Stored records:
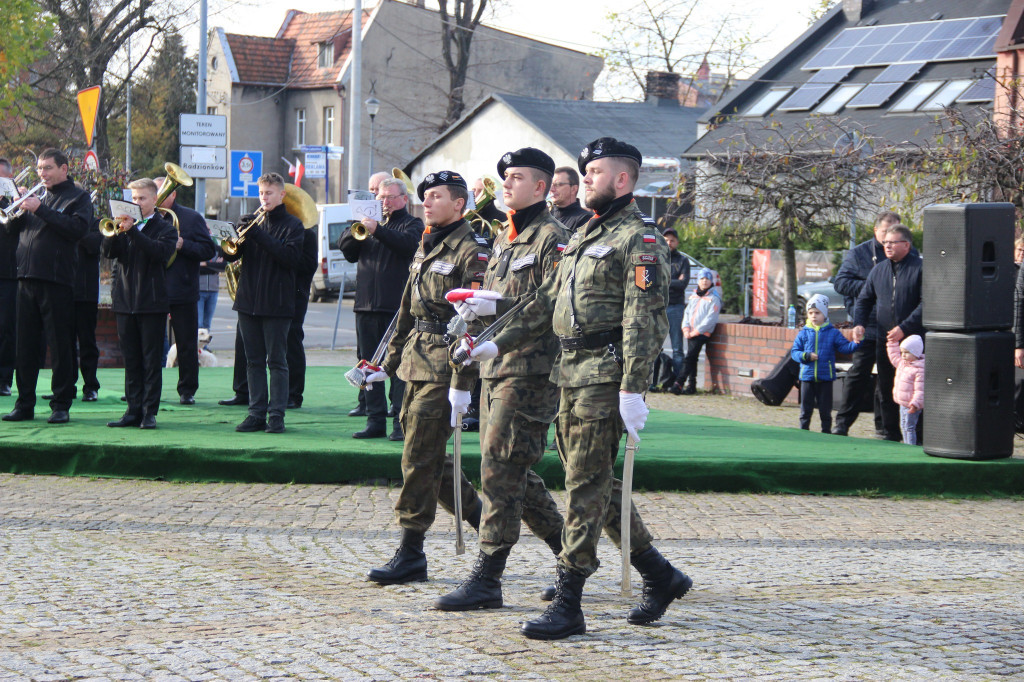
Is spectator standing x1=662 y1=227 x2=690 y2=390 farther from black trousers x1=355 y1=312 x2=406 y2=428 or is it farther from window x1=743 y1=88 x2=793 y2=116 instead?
window x1=743 y1=88 x2=793 y2=116

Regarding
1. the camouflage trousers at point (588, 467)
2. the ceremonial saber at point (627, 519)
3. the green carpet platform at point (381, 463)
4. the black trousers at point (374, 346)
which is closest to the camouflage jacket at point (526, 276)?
the camouflage trousers at point (588, 467)

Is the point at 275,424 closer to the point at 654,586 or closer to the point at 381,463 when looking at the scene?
the point at 381,463

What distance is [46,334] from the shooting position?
33.6ft

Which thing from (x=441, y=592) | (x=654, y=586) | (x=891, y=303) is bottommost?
(x=441, y=592)

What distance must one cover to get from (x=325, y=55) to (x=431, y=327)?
173 feet

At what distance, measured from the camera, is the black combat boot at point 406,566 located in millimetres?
6156

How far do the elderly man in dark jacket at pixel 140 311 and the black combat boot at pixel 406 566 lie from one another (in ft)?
14.3

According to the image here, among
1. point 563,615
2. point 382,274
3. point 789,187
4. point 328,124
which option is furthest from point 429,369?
point 328,124

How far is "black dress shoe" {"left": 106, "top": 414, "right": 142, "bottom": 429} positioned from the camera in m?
10.1

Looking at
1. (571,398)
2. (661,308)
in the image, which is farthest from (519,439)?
(661,308)

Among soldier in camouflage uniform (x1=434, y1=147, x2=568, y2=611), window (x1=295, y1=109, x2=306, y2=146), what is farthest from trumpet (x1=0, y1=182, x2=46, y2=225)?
window (x1=295, y1=109, x2=306, y2=146)

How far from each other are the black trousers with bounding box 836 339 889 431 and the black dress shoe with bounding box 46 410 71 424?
21.2 ft

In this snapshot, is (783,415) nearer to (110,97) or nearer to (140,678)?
(140,678)

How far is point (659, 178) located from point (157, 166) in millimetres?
23620
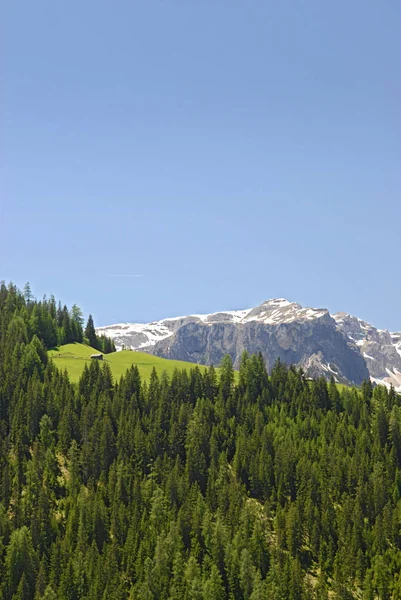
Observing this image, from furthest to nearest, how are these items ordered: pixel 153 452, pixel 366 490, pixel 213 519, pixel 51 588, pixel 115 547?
pixel 153 452 < pixel 366 490 < pixel 213 519 < pixel 115 547 < pixel 51 588

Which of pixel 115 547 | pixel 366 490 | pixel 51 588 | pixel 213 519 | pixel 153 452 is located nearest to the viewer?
pixel 51 588

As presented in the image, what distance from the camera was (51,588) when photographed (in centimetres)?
14138

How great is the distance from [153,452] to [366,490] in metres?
62.2

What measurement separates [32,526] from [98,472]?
31758 mm

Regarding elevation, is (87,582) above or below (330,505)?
below

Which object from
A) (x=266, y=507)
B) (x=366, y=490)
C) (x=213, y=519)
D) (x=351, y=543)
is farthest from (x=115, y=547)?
(x=366, y=490)

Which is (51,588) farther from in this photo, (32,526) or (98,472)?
(98,472)

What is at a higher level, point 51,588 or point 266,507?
point 266,507

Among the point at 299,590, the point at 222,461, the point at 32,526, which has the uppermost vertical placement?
the point at 222,461

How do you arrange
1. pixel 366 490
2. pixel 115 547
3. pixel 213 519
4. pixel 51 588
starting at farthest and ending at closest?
pixel 366 490, pixel 213 519, pixel 115 547, pixel 51 588

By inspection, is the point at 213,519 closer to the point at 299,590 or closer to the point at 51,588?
the point at 299,590

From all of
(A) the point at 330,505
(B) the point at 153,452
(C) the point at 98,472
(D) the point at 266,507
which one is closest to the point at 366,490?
(A) the point at 330,505

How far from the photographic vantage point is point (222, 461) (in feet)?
630

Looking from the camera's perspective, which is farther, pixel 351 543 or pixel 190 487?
pixel 190 487
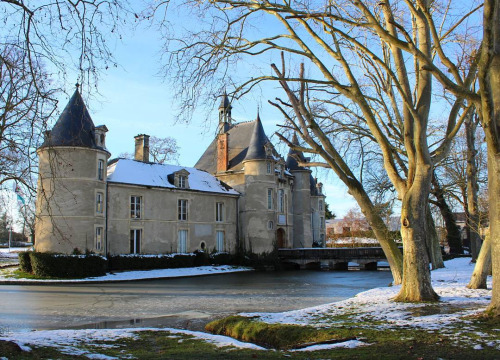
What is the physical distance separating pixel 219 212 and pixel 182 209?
12.8 feet

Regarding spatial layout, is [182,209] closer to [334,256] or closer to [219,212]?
[219,212]

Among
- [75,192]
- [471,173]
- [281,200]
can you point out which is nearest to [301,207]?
[281,200]

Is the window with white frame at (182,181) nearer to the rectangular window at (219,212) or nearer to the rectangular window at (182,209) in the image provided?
the rectangular window at (182,209)

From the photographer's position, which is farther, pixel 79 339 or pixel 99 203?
pixel 99 203

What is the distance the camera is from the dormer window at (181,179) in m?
35.8

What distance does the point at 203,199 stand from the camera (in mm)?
37531

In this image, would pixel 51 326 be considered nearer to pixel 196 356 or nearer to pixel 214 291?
pixel 196 356

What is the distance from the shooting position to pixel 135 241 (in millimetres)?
32562

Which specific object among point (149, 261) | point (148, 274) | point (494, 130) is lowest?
point (148, 274)

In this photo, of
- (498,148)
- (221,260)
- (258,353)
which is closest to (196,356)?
(258,353)

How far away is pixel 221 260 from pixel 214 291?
17.1 m

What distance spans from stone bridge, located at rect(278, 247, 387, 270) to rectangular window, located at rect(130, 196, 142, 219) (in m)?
13.8

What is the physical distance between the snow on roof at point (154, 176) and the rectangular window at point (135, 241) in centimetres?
345

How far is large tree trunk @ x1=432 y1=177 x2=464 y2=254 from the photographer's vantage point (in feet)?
71.5
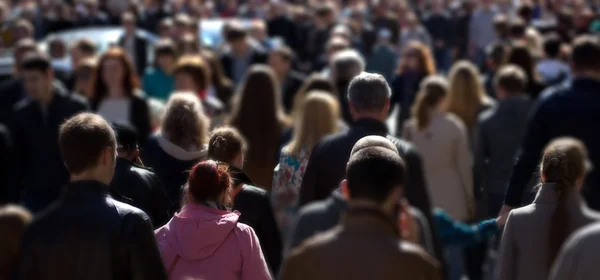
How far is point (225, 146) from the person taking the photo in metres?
5.32

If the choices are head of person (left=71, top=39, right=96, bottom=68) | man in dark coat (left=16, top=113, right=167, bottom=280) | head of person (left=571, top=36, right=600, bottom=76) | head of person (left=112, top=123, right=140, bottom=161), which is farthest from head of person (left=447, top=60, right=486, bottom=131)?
man in dark coat (left=16, top=113, right=167, bottom=280)

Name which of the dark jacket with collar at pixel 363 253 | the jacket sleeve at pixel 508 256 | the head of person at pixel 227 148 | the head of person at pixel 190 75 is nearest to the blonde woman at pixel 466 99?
the head of person at pixel 190 75

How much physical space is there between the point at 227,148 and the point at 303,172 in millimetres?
674

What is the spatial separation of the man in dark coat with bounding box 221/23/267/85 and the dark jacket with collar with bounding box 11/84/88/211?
5226mm

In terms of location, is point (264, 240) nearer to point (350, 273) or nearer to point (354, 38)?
point (350, 273)

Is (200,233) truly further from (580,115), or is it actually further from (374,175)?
(580,115)

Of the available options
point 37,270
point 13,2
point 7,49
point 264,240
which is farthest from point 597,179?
point 13,2

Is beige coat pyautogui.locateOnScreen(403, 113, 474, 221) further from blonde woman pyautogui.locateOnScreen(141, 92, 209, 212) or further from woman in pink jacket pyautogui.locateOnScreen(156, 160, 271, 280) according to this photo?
woman in pink jacket pyautogui.locateOnScreen(156, 160, 271, 280)

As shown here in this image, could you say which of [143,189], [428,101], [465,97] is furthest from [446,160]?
[143,189]

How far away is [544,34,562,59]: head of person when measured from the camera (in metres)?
11.6

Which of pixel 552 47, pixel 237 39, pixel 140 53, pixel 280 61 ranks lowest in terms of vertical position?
pixel 140 53

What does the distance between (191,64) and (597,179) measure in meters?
3.90

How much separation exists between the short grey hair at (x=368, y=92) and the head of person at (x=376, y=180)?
1581mm

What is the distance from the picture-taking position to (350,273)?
3.29 meters
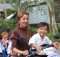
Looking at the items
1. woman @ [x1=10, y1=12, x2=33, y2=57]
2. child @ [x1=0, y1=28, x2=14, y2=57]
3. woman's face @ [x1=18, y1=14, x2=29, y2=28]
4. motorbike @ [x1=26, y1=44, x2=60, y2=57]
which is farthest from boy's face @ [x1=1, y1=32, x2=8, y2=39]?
motorbike @ [x1=26, y1=44, x2=60, y2=57]

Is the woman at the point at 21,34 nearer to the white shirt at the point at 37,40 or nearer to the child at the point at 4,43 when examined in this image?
the white shirt at the point at 37,40

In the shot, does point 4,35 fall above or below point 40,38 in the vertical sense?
below

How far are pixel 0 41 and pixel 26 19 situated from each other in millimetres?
1268

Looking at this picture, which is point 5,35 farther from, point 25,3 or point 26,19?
point 25,3

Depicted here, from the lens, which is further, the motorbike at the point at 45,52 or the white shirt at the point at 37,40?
the white shirt at the point at 37,40

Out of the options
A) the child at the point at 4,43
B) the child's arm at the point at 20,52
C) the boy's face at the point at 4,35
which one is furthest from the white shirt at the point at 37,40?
the boy's face at the point at 4,35

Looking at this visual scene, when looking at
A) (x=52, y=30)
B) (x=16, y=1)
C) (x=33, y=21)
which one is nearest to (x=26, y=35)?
(x=52, y=30)

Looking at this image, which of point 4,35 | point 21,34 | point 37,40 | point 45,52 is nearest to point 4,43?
point 4,35

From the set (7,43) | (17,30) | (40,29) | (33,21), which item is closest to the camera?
(40,29)

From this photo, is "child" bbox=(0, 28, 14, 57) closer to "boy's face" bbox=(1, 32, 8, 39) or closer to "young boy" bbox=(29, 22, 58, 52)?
"boy's face" bbox=(1, 32, 8, 39)

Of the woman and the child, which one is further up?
the woman

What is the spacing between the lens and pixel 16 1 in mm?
22656

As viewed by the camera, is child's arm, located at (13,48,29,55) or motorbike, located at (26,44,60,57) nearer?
motorbike, located at (26,44,60,57)

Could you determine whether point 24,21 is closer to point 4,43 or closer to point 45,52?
point 45,52
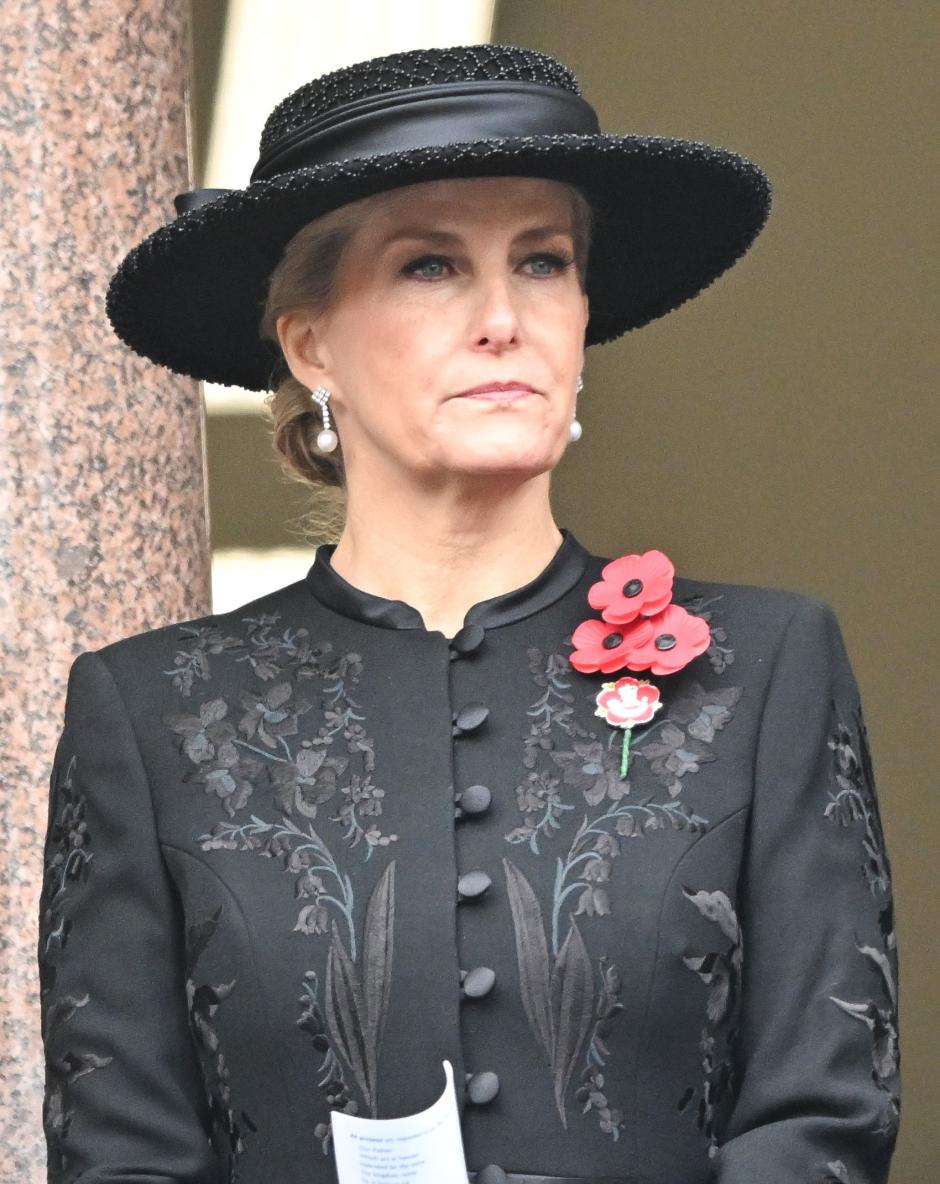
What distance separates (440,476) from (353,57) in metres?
2.94

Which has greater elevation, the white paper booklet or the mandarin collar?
the mandarin collar

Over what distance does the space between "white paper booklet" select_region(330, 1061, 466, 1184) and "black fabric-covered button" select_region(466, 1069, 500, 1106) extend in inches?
1.3

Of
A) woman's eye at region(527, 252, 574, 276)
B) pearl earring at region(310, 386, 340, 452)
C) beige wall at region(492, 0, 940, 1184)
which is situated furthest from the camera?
beige wall at region(492, 0, 940, 1184)

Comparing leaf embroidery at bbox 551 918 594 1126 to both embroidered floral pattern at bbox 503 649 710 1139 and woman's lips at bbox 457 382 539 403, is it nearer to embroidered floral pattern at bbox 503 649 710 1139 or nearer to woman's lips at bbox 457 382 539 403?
embroidered floral pattern at bbox 503 649 710 1139

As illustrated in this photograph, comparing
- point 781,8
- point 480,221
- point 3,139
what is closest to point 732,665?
point 480,221

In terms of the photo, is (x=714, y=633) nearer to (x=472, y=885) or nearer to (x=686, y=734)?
(x=686, y=734)

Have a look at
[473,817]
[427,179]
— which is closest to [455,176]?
[427,179]

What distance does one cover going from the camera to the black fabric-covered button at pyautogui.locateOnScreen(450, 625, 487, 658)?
2.47 m

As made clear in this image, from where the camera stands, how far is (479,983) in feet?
7.41

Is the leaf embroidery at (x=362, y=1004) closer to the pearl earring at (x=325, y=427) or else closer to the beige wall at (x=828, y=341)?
the pearl earring at (x=325, y=427)

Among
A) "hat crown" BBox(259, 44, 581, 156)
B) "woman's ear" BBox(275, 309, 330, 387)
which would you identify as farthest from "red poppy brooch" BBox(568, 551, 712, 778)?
"hat crown" BBox(259, 44, 581, 156)

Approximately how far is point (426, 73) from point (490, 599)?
565mm

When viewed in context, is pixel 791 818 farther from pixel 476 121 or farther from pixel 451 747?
pixel 476 121

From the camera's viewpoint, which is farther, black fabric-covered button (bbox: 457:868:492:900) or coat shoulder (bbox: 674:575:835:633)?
coat shoulder (bbox: 674:575:835:633)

*What is asked*. Give back exactly the lines from the line containing "In terms of the" to the end of the entries, and no other lines.

*Response*.
In terms of the photo, is (x=714, y=633) nearer to (x=472, y=885) or nearer to (x=686, y=734)?
(x=686, y=734)

Have a look at
[473,817]
[427,179]
— which is closest to [455,176]?
[427,179]

What distance does one cover going from the camera to the black fabric-covered button at pyautogui.locateOnScreen(450, 625, 487, 658)?
2.47 m

As made clear in this image, from where the camera stands, how far is (479,983) in feet?
7.41

Is the leaf embroidery at (x=362, y=1004) closer to the pearl earring at (x=325, y=427) or else closer to the beige wall at (x=828, y=341)?
the pearl earring at (x=325, y=427)

Among
A) "hat crown" BBox(259, 44, 581, 156)
B) "woman's ear" BBox(275, 309, 330, 387)
which would you identify as farthest from "red poppy brooch" BBox(568, 551, 712, 778)?
"hat crown" BBox(259, 44, 581, 156)

Approximately how far is point (426, 73) from point (490, 599)?
565mm

When viewed in context, is pixel 791 818 farther from pixel 476 121 or farther from pixel 451 747?
pixel 476 121

From the camera's viewpoint, which is farther, black fabric-covered button (bbox: 457:868:492:900) or coat shoulder (bbox: 674:575:835:633)?
coat shoulder (bbox: 674:575:835:633)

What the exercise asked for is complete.